What to produce: Set the pictures aside and transcribe exactly the lines from the one containing "Hanae Mori Haute" through the final line of the records.
__________
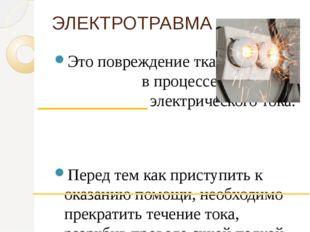 ЭЛЕКТРОТРАВМА Это повреждение тканей в процессе действия электрического тока.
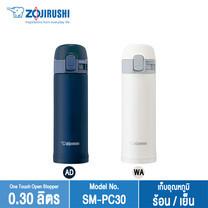 Zojirushi กระติกน้ำสุญญากาศเก็บความร้อน/เย็น 0.3 ลิตร รุ่น SM-PC30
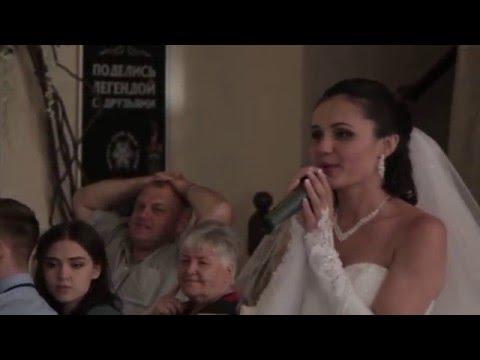 Песня на свадьбу подарок мужу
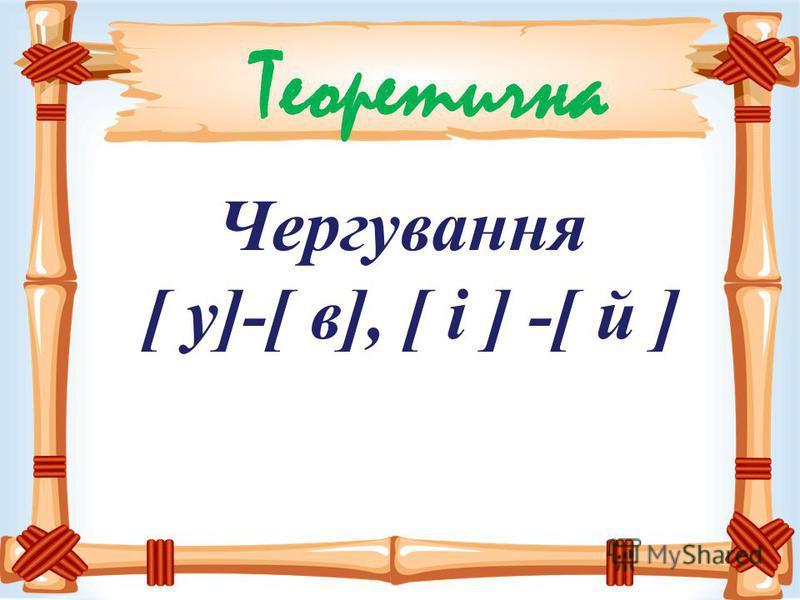 Теоретична Чергування [ у]-[ в], [ і ] -[ й ]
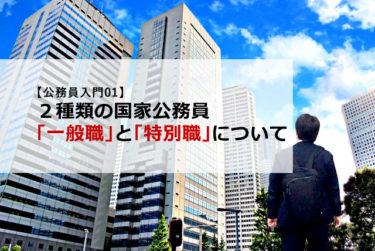 【公務員入門01】2種類の国家公務員「一般職公務員」と「特別職公務員」について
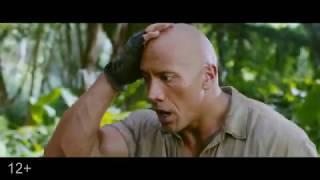 Трейлер Джуманджи 2 на русском   Киномир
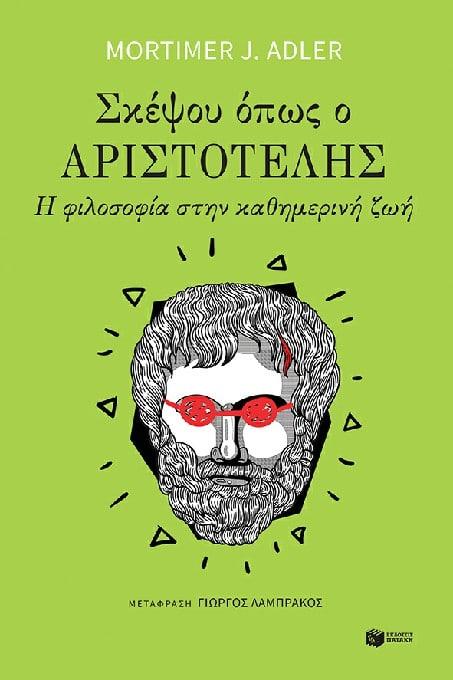 Σκέψου όπως ο Αριστοτέλης - Εκδόσεις Πατάκη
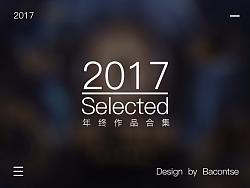 2017作品整理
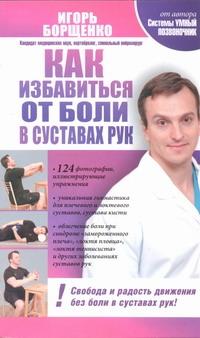 Борщенко И.А. - Как избавиться от боли в суставах рук обложка книги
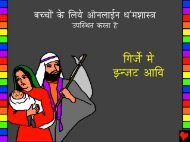 The Church Meets Trouble Hindi - Bible for Children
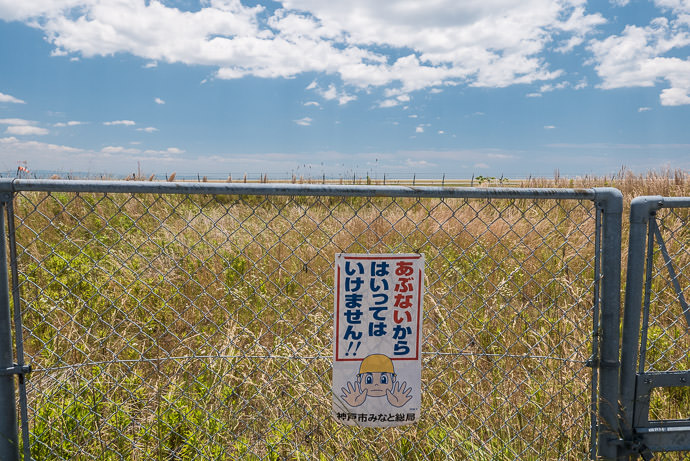 The End absolutely nothing to see, except maybe the wind sock in the distance -- Kobe Airport Island (神戸空港島) -- Kobe, Hyogo, Japan -- Copyright 2016 Jeffrey Friedl, http://regex.info/blog/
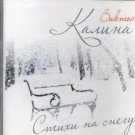 Kalina Viktor - Stihi Na Snegu / Калина Виктор - Стихи на снегу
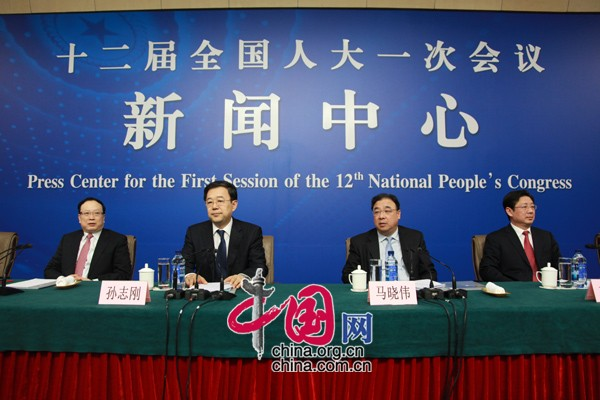 Conférence de presse sur la réforme du système médical et sanitaire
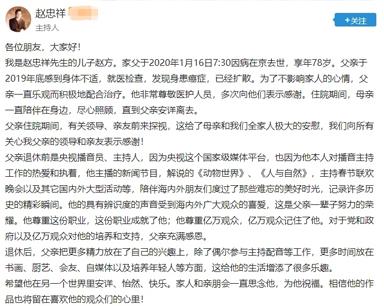 姜昆、董浩、白岩松、杨澜、倪萍追忆与赵忠祥往事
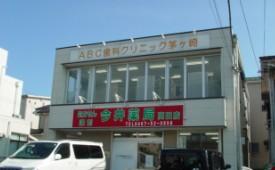 今井高田ABC外観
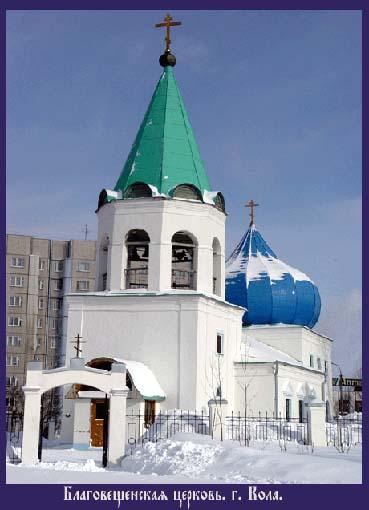 Церковь Благовещения Пресвятой Богородицы находится по адресу: 184360, г. Кола, Мурманской обл., ул...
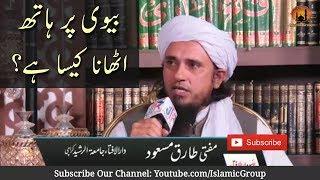 Biwi Par Hath Uthana Kaisa Hain? Mufti Tariq Masood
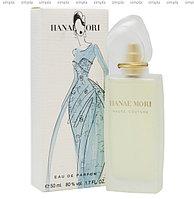 Hanae Mori Haute Couture парфюмированная вода объем 30 мл (ОРИГИНАЛ)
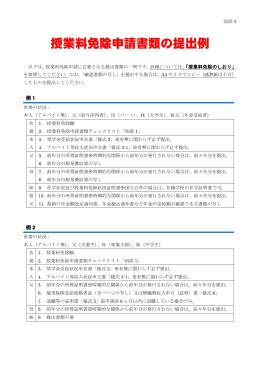 授業料免除申請書類の提出例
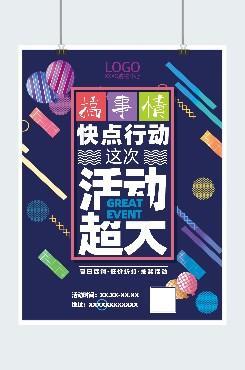 双十二活动主题海报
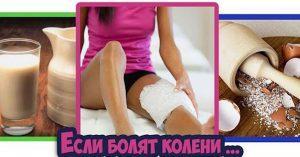 Как лечить суставы народными средствами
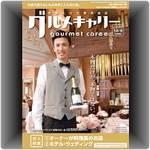 グルメキャリー199号オーナーが料理長のお店/ホテル・ウェディング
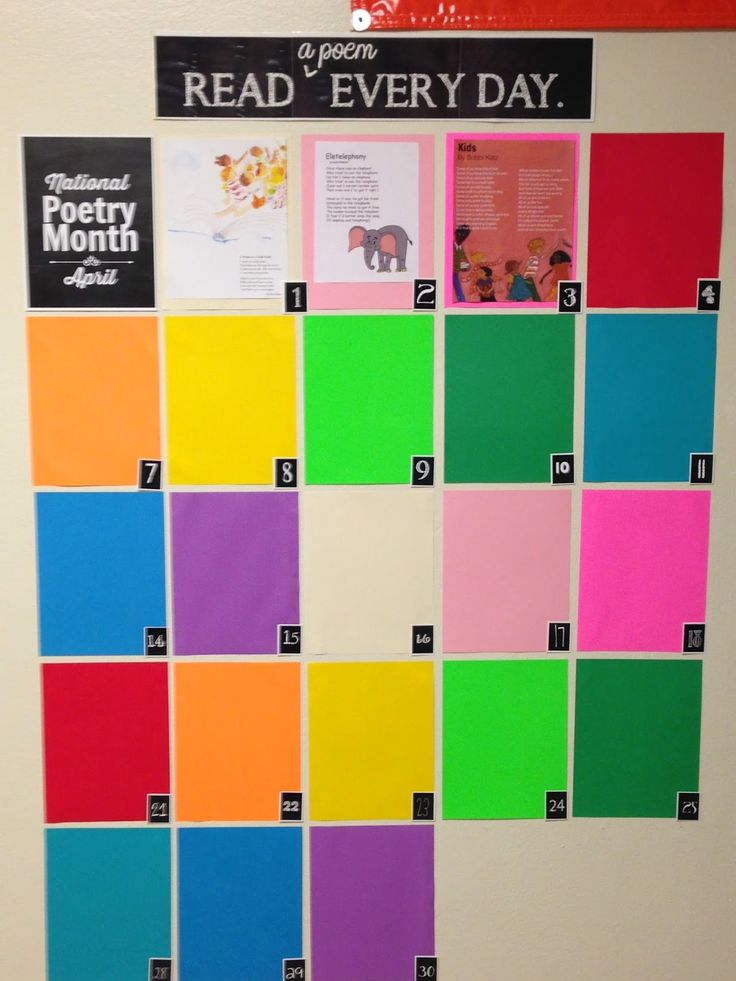 April is National Poetry Month!  Poem is read on announcements and then posted on calendar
__________
Response box:
 Hanae Mori Haute Couture парфюмированная вода объем 30 мл (ОРИГИНАЛ)
 授業料免除申請書類の提出例
 双十二活动主题海报
 Как лечить суставы народными средствами
 グルメキャリー199号オーナーが料理長のお店/ホテル・ウェディング
 April is National Poetry Month!  Poem is read on announcements and then posted on calendar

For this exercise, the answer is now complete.